■ Ausgangstext
● ● ●
Heiß, lecker, vitaminreich Essen für die Seele: Warum Hühnersuppe so heilsam ist
Mainz/Würzburg (dpa/tmn) - Sie gilt als Kraftbrühe für Kranke, der Satiriker Wiglaf Droste hat ihren vermeintlichen Heilkräften gar ein Gedicht gewidmet. Wissenschaftlich bestätigt ist das Heilmittel Hühnersuppe allerdings nicht.
Im Jahr 2000 gab es zwar eine Studie in den USA, die Hinweise auf eine entzündungshemmende Wirkung von Hühnersuppe bei Erkältungen fand. „Das war allerdings lediglich eine Studie im Reagenzglas“, sagt Irmingard Dexheimer, Ernährungswissenschaftlerin in Mainz. Auch wenn der wissenschaftliche Beweis fehlt, spricht trotzdem viel dafür, dass Hühnersuppe ihren traditionellen Ruf als heilsame Suppe zurecht hat.
Für Dexheimer ist Hühnersuppe wunderbares Soul-Food-Essen für die Seele, das vor allem in der kalten Jahreszeit bei Erkältungskrankheiten gut tut. „Schon der Duft bei der Zubereitung ruft bei vielen Menschen eine wohlige Kindheitserinnerung hervor.“
Isabelle Keller, Ernährungswissenschaftlerin bei der Deutschen Gesellschaft für Ernährung in Bonn, verweist auf die Tradition der Hühnersuppe als altes Hausmittel: „Wenn damals ein Huhn geschlachtet wurde, um einem Kranken eine Extraportion Fleisch zukommen zu lassen, war das sicher etwas anderes als heute.“ Zuwendung und Fürsorge in Kombination mit Ruhe und Entspannung spielten aber auch damals schon eine Rolle.
● ● ●
■ Erfasste Angaben
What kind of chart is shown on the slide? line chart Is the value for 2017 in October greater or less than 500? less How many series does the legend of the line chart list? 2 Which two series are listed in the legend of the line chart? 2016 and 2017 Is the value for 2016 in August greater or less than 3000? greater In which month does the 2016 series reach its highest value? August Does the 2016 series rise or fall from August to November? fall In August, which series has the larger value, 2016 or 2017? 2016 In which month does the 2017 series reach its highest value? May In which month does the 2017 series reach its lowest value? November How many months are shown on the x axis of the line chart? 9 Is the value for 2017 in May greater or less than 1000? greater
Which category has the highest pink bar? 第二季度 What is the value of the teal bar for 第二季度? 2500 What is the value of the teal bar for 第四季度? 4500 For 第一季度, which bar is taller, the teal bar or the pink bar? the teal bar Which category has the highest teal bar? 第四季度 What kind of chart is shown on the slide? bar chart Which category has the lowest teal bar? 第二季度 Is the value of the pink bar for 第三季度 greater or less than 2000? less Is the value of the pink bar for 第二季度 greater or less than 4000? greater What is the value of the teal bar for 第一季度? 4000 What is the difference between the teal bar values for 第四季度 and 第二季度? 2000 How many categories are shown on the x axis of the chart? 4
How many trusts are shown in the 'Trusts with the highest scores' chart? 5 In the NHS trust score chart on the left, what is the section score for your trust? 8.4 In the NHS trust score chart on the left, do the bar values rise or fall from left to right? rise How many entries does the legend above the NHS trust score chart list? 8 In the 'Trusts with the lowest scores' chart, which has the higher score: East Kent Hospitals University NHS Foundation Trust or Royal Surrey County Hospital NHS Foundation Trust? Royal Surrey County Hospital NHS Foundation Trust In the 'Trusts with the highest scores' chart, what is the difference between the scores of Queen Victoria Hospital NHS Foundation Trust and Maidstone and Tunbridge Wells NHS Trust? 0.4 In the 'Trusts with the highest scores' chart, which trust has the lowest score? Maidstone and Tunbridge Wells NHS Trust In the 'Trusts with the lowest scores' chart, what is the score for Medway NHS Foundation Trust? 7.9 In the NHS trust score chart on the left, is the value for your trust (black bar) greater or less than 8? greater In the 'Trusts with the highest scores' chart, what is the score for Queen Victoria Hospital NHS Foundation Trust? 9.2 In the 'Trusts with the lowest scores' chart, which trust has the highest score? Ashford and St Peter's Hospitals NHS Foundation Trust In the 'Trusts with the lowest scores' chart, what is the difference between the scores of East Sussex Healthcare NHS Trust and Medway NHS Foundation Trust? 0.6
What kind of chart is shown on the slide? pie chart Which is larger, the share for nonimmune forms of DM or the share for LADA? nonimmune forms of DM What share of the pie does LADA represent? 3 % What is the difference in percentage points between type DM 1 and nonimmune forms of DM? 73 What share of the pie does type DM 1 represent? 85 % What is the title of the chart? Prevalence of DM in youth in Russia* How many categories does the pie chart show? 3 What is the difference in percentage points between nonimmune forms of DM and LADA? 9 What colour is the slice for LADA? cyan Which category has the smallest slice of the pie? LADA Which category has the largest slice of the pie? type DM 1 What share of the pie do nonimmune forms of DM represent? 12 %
● ● ●
■ Arbeitsschritte
A) Bitte gib den Text zur Hühnersuppe ab der Stelle mit „Für Dexheimer ist“ bis einschließlich „schon eine Rolle.“ wieder und tausche dabei „Kindheitserinnerung“ gegen „Erinnerung an die Kindheit“.
B) Fasse den Text zur Hühnersuppe in zwei Sätzen zusammen.
Die Auflistung wird hierfür nicht gebraucht.

■ Lösungen je Schritt
A)
Für Dexheimer ist Hühnersuppe wunderbares Soul-Food-Essen für die Seele, das vor allem in der kalten Jahreszeit bei Erkältungskrankheiten gut tut. „Schon der Duft bei der Zubereitung ruft bei vielen Menschen eine wohlige Erinnerung an die Kindheit hervor.“
Isabelle Keller, Ernährungswissenschaftlerin bei der Deutschen Gesellschaft für Ernährung in Bonn, verweist auf die Tradition der Hühnersuppe als altes Hausmittel: „Wenn damals ein Huhn geschlachtet wurde, um einem Kranken eine Extraportion Fleisch zukommen zu lassen, war das sicher etwas anderes als heute.“ Zuwendung und Fürsorge in Kombination mit Ruhe und Entspannung spielten aber auch damals schon eine Rolle.

B) Die Heilkraft der Hühnersuppe ist wissenschaftlich nicht bestätigt; eine US-Studie aus dem Jahr 2000 fand zwar Hinweise auf eine entzündungshemmende Wirkung bei Erkältungen, war aber lediglich eine Studie im Reagenzglas. Trotzdem spricht viel für ihren Ruf als heilsame Suppe: Für Dexheimer ist sie Essen für die Seele, das in der kalten Jahreszeit guttut, und Keller verweist auf ihre Tradition als altes Hausmittel, bei dem Zuwendung, Fürsorge, Ruhe und Entspannung schon damals eine Rolle spielten.